Opened 2 years ago

Closed 22 months ago

#904 closed task (fixed)

Implement an Open Grid Scheduler service extension

Reported by: nicklas Owned by: nicklas
Priority: critical Milestone: Open Grid Scheduler service v1.0
Component: net.sf.basedb.opengrid Keywords:
Cc:

Description (last modified by nicklas)

Reggie already has a lot of functionality for submitting and monitoring jobs on an Open Grid Scheduler cluster. In the future we may want to do the same from other extensions. For a number of reasons it is not a good idea to simply duplicate the functionality from Reggie:

  • Each extension would need it's own monitoring service. It would be better to have a single service for this.
  • Each service need to be able to identify which jobs it should monitor. Could for example be done by defining multiple queues on the cluster. It would be better to not require any special configuration on the cluster.
  • Duplicating configuration files for accessing the cluster (though this also has the benefit that different user accounts can be used).

The new extension should include functions for submitting, monitoring and aborting jobs. Some sort of notification system must be implemented so that the extension that submitted the job is notified when the job has finished.

Reggie is also using the cluster for some simple operations not related to the Open Grid Scheduler. For example the "Check data files" functionality which uses a single node to execute a script immediately and the "Auto-analyze" functionality to monitor sequencing progress which is piggy-backed onto the Open Grid Scheduler monitoring but is executing a different script.

It will not be easy to untangle this and decide which functionality that should go where.
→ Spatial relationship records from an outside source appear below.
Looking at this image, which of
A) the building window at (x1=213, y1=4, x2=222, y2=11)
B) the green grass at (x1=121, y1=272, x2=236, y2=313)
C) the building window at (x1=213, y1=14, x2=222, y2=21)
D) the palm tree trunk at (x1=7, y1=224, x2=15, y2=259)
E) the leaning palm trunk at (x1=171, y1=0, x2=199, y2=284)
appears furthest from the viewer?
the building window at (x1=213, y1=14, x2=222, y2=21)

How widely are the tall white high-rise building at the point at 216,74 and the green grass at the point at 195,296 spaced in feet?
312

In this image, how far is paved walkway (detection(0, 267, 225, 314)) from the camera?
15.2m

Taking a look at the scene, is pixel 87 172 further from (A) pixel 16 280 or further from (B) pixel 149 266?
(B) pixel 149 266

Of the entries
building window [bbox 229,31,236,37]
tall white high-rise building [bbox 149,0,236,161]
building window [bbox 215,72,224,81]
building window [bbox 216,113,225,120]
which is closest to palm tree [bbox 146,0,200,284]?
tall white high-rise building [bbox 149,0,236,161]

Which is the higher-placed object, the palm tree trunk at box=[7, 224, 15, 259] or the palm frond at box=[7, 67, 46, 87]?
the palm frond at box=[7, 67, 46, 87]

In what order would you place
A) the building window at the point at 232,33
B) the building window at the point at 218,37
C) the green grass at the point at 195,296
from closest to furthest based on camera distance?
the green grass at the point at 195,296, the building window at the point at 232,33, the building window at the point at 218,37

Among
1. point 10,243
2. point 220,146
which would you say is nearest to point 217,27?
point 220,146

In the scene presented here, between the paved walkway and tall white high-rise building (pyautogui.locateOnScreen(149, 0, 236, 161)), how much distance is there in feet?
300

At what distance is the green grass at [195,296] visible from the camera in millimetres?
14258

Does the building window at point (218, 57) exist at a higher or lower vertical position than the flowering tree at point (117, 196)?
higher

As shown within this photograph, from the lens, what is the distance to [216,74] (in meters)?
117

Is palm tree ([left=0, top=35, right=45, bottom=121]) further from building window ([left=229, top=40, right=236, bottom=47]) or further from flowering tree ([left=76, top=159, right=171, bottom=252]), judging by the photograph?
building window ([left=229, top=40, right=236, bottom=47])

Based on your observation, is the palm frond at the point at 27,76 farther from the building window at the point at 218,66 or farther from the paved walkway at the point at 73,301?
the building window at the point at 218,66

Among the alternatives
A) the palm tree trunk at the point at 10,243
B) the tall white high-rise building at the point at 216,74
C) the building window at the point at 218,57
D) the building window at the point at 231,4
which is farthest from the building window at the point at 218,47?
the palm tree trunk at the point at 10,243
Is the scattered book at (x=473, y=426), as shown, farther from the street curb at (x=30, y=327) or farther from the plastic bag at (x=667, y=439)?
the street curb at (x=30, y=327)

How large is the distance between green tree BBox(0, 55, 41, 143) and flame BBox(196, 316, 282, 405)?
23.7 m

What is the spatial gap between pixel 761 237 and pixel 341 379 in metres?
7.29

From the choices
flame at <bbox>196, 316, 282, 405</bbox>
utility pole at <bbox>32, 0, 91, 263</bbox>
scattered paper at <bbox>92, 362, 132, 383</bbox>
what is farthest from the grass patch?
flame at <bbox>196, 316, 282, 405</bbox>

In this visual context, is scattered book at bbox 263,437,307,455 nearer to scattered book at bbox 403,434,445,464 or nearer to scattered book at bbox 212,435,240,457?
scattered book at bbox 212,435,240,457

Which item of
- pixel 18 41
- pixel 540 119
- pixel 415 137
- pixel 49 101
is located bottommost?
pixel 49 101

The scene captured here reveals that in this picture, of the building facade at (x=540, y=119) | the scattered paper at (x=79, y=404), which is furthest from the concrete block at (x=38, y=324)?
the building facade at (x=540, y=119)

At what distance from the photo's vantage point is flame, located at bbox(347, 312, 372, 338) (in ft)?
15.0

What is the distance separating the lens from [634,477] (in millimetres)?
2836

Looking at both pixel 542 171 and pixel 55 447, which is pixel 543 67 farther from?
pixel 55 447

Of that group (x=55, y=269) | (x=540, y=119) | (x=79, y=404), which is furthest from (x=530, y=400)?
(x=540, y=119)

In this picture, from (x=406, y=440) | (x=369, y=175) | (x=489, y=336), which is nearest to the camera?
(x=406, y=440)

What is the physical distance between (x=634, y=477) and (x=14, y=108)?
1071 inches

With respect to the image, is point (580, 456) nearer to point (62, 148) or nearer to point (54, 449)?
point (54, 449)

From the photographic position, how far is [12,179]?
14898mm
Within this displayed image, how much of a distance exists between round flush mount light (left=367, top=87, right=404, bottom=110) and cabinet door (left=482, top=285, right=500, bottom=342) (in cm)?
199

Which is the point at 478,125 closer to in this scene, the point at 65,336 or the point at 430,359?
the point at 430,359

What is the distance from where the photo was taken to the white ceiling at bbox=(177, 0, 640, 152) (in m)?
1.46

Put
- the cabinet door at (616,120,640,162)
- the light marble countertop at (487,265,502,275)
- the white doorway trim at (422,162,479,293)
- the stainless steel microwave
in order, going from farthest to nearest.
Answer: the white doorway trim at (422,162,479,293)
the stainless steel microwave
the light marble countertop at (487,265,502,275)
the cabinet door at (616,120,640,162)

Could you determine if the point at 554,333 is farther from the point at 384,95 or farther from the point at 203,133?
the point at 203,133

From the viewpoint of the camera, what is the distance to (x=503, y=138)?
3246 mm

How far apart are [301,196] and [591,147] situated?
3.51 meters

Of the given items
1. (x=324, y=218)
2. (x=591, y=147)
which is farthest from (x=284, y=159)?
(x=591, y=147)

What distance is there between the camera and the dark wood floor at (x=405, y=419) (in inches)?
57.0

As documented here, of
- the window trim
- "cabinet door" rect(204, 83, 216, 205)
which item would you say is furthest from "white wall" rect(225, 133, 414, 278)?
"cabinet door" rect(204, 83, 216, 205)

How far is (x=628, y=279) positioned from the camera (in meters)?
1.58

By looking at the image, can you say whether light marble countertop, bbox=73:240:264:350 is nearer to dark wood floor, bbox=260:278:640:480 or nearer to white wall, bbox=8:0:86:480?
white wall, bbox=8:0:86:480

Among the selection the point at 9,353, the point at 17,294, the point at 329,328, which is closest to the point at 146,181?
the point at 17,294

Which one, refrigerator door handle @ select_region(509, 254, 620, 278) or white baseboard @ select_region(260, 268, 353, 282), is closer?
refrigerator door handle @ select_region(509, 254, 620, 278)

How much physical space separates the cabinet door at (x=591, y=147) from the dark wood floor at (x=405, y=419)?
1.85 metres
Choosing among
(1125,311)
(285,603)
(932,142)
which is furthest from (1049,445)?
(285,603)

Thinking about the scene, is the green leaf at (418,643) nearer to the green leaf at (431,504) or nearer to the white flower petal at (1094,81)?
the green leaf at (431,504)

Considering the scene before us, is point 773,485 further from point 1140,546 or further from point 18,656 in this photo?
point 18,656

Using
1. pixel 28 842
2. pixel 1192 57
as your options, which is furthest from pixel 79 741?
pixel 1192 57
We need to think about the details a bit more and we also need more support in the BASE core http://base.thep.lu.se/ticket/2027.

See also #905.

Change History (52)

comment:1 Changed 2 years ago by nicklas

  • Component changed from not classified to net.sf.basedb.opengrid
  • Milestone set to Open Grid Scheduler service v1.0

comment:2 Changed 2 years ago by nicklas

  • Description modified (diff)

comment:3 Changed 2 years ago by nicklas

  • Owner changed from jari to nicklas
  • Status changed from new to assigned

comment:4 Changed 2 years ago by nicklas

(In [4059]) References #904: Adding root folder for the Open Grid Scheduler service extension.

comment:5 Changed 2 years ago by nicklas

(In [4060]) References #904: Adding trunk and tags folders for the Open Grid Scheduler service extension.

comment:6 Changed 2 years ago by nicklas

(In [4061]) References #904: Adding license, readme and some other standard files.

comment:7 Changed 2 years ago by nicklas

(In [4062]) References #904: Adding build files with minimal configuration for generating a JAR file.

comment:8 Changed 2 years ago by nicklas

(In [4067]) References #904: Implement an Open Grid Scheduler service extension

Implemented possibility for connecting to a remote server via SSH and execute a command on it. Most functionality is taken from the existing Reggie implementation with some refactoring for setting up connection settings. The code may undergo more refactoring in the future when more functionality is being developed.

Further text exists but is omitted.